ESERCIZIO SCRITTO:
Traduci in inglese questa frase del documento di partenza: “Itamar Ben-Gvir ha dichiarato che Netanyahu gli ha promesso di non accettare «accordi sconsiderati».”

PER LA PACE TOCCA AFFIDARSI A QUEL “DITTATORE” (DRAGHI DIXIT) DI ERDOGAN – IL PRESIDENTE TURCO È IN PRESSING SUL SUO AMICO ISMAIL HANIYEH, CAPO POLITICO DI HAMAS, PER CONVINCERLO A FIRMARE LA TREGUA. MA DOPO, CHE SI FA? UNO DEI MEDIATORI PARLA DI “DIN-DIN DEAL”, DAL SUONO DEL DENARO: GLI EMIRATI E I SAUDITI SONO PRONTI AD ALLARGARE GLI ACCORDI DI ABRAMO E FAR PIOVERE 40 MILIARDI DI DOLLARI SULLA STRISCIA, E TRASFORMARLA IN UNA DUBAI DEL MEDITERRANEO
1. IL GIOCO «COPERTO» DI NETANYAHU CHE TEME DI PERDERE LA COALIZIONE SE CEDE SULLA FINE DELLA GUERRA
Estratto dell’articolo di Davide Frattini per il “Corriere della Sera”
[…] Benjamin Netanyahu […] sa che resterebbe senza coalizione, se accettasse un piano che prevede pur nella seconda fase la fine della guerra. Itamar Ben-Gvir ha dichiarato che Netanyahu gli ha promesso di non accettare «accordi sconsiderati».

DATI REGISTRATI:
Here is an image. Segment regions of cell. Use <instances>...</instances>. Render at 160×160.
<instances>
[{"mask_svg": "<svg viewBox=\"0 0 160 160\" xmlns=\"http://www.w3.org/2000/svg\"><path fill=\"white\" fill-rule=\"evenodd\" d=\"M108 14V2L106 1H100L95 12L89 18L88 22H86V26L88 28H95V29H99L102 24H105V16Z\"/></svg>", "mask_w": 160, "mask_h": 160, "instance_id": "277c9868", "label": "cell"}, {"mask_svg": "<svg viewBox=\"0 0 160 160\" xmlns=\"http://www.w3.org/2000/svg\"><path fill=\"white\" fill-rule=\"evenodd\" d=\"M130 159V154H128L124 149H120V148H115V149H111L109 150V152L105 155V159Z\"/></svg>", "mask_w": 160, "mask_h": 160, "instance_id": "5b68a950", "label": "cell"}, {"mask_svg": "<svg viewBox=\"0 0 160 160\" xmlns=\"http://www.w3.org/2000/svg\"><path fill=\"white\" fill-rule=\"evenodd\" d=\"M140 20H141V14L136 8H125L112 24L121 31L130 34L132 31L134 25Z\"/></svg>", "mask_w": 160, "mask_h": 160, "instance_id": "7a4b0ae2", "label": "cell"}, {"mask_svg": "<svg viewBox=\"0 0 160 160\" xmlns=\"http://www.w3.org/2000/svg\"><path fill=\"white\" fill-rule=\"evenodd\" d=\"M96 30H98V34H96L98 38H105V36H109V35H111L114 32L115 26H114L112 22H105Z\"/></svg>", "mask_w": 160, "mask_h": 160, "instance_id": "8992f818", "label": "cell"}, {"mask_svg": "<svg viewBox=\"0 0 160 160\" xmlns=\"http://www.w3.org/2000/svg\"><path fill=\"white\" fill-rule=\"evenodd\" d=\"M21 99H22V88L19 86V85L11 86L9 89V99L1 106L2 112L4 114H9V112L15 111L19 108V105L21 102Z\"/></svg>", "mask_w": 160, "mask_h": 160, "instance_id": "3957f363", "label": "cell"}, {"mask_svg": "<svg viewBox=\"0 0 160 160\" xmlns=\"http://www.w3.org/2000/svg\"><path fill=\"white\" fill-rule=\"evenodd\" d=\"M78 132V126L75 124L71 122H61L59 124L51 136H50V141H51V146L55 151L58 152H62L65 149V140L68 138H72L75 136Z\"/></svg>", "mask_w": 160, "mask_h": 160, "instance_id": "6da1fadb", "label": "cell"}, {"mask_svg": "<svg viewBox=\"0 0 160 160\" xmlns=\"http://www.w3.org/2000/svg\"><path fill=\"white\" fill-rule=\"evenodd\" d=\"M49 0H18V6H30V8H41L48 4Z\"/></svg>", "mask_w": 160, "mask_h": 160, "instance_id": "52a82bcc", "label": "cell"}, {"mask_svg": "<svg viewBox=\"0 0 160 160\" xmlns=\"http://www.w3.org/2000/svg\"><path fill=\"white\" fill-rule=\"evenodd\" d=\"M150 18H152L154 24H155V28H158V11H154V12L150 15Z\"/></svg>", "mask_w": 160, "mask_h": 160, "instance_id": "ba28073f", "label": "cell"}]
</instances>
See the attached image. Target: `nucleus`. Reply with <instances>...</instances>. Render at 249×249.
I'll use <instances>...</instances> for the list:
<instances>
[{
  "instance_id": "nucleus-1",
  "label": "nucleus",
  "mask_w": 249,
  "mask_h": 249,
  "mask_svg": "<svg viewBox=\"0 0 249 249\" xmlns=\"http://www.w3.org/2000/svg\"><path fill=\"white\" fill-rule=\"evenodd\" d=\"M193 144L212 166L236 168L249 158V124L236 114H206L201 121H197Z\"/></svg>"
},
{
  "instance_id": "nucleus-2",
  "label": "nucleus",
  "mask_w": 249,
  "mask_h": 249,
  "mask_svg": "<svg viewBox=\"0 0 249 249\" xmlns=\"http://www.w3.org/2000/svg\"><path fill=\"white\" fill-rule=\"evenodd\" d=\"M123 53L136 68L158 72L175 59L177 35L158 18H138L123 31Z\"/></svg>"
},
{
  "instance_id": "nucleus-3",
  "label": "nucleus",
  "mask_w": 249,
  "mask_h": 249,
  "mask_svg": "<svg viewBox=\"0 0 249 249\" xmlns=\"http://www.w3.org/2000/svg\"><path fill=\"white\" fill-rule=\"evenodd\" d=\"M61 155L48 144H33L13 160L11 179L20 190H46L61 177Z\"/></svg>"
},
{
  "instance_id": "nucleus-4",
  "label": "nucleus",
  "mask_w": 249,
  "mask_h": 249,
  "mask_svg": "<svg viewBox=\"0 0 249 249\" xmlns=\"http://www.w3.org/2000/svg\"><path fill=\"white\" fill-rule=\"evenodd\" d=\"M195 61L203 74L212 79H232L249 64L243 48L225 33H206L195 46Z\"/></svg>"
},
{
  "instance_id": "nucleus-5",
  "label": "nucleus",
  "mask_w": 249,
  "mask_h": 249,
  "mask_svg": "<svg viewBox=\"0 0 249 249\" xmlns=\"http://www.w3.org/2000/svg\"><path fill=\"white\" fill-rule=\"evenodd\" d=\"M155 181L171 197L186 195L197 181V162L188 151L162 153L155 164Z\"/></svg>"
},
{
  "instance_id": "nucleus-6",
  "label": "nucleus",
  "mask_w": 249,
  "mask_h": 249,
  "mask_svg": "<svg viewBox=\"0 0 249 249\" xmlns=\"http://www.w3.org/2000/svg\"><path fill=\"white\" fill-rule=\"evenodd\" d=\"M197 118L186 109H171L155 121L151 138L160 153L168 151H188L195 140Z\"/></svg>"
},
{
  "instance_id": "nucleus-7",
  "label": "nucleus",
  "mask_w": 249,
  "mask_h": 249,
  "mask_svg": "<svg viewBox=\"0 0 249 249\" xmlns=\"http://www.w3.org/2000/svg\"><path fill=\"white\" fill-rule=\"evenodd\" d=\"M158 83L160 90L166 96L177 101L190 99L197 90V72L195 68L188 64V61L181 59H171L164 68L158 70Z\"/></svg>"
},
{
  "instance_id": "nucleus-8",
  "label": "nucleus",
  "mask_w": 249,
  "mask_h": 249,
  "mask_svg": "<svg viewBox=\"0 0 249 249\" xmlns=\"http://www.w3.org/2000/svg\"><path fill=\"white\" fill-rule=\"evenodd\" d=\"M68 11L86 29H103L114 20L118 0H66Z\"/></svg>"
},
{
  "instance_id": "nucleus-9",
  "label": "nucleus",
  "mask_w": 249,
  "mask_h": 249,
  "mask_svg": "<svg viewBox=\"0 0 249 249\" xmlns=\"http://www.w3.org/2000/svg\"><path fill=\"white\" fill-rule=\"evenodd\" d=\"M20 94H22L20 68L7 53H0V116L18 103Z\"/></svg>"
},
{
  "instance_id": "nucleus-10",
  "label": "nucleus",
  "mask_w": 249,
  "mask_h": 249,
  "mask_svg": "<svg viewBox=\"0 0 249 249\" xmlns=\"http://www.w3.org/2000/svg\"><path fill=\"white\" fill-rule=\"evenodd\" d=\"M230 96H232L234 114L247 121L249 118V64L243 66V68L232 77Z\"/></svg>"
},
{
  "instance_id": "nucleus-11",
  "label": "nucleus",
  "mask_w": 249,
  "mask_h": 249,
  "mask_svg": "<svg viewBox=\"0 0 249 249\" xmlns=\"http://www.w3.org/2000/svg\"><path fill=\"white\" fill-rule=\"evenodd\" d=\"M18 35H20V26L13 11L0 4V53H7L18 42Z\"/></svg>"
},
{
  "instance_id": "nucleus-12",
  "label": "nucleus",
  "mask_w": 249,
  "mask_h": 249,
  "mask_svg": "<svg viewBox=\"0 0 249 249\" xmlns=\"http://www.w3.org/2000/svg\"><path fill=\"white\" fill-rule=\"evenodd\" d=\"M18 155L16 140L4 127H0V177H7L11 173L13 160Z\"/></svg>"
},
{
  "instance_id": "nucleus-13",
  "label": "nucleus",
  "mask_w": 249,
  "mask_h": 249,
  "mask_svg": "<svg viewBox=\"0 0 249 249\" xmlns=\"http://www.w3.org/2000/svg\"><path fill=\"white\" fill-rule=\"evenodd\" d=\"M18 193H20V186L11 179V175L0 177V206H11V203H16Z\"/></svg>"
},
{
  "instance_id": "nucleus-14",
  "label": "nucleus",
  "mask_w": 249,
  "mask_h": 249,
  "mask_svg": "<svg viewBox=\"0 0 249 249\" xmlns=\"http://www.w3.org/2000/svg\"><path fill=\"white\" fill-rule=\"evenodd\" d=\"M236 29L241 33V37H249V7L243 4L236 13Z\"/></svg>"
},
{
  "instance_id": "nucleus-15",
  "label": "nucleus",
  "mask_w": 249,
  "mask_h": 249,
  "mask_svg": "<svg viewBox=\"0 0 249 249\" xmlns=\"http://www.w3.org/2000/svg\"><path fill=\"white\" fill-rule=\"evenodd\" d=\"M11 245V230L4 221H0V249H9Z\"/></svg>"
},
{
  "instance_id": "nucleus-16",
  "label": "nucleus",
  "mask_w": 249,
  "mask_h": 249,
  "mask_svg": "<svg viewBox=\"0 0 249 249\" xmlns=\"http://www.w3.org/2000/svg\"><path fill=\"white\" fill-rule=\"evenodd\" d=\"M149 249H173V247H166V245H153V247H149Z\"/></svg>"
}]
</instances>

...

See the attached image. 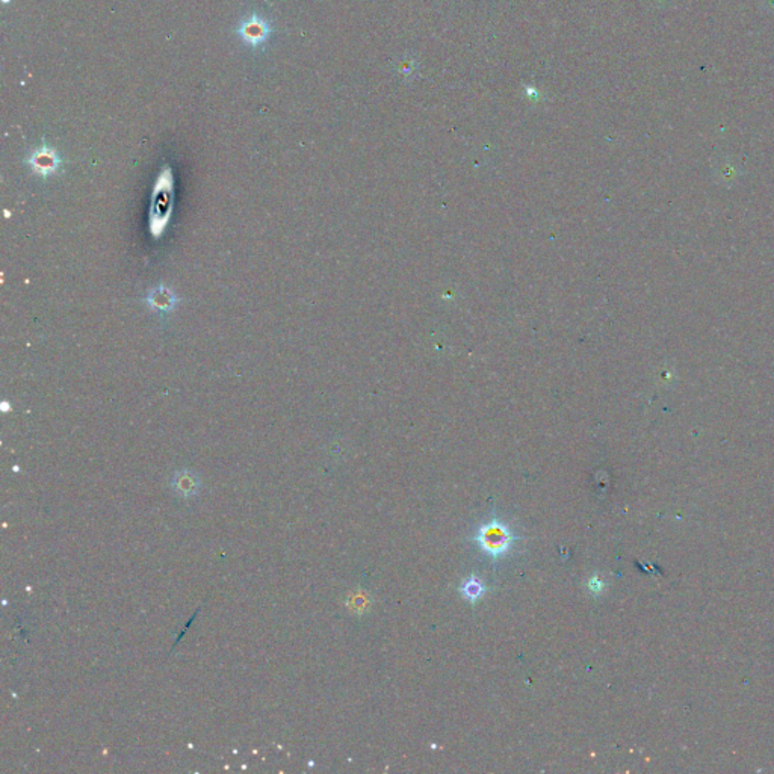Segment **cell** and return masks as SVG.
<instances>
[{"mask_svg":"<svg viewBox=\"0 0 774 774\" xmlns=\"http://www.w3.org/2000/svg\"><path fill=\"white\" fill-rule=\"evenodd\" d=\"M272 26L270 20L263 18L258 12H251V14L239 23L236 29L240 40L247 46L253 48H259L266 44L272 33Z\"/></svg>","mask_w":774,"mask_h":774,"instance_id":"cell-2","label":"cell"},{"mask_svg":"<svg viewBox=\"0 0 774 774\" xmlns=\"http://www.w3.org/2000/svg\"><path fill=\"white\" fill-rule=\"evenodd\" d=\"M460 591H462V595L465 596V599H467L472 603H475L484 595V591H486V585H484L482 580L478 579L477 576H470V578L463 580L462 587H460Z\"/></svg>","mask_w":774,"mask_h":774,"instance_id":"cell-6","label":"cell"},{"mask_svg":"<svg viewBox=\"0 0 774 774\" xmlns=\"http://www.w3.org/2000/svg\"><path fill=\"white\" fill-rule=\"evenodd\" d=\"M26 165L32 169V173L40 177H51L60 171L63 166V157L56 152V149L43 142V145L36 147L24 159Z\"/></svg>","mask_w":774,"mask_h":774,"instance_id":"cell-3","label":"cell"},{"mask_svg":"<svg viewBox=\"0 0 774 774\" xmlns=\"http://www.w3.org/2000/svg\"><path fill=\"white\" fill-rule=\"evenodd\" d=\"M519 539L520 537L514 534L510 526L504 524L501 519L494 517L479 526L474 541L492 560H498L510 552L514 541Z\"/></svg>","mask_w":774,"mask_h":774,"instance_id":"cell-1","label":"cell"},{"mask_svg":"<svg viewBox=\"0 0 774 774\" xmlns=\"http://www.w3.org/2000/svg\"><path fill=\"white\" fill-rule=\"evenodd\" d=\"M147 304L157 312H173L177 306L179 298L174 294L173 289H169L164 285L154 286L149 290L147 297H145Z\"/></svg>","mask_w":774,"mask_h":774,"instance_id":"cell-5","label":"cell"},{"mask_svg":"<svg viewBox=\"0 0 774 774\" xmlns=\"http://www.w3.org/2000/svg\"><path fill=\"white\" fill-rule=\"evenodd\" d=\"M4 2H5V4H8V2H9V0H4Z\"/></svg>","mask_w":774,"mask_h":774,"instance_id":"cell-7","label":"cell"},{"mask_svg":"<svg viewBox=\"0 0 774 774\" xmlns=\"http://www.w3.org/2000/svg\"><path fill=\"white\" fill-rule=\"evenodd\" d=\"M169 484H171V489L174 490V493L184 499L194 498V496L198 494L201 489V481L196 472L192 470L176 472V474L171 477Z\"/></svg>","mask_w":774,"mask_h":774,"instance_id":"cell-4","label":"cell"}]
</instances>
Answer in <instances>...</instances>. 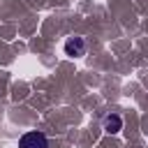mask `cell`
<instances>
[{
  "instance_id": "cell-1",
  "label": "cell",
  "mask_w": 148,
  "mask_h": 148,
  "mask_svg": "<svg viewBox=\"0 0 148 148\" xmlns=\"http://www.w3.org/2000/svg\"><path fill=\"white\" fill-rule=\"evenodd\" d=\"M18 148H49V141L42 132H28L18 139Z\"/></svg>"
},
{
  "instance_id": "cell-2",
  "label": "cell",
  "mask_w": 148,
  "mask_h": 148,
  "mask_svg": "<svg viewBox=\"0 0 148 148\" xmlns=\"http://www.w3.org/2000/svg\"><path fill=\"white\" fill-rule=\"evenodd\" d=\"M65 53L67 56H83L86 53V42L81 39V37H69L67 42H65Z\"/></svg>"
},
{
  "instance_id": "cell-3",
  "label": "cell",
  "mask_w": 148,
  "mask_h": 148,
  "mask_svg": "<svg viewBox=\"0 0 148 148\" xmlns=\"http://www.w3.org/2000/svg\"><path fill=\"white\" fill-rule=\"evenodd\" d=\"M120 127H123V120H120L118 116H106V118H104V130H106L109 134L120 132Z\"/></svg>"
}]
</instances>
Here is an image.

RISPOSTA SCRITTA:
Itamar Ben-Gvir stated that Netanyahu had promised him not to accept "reckless agreements."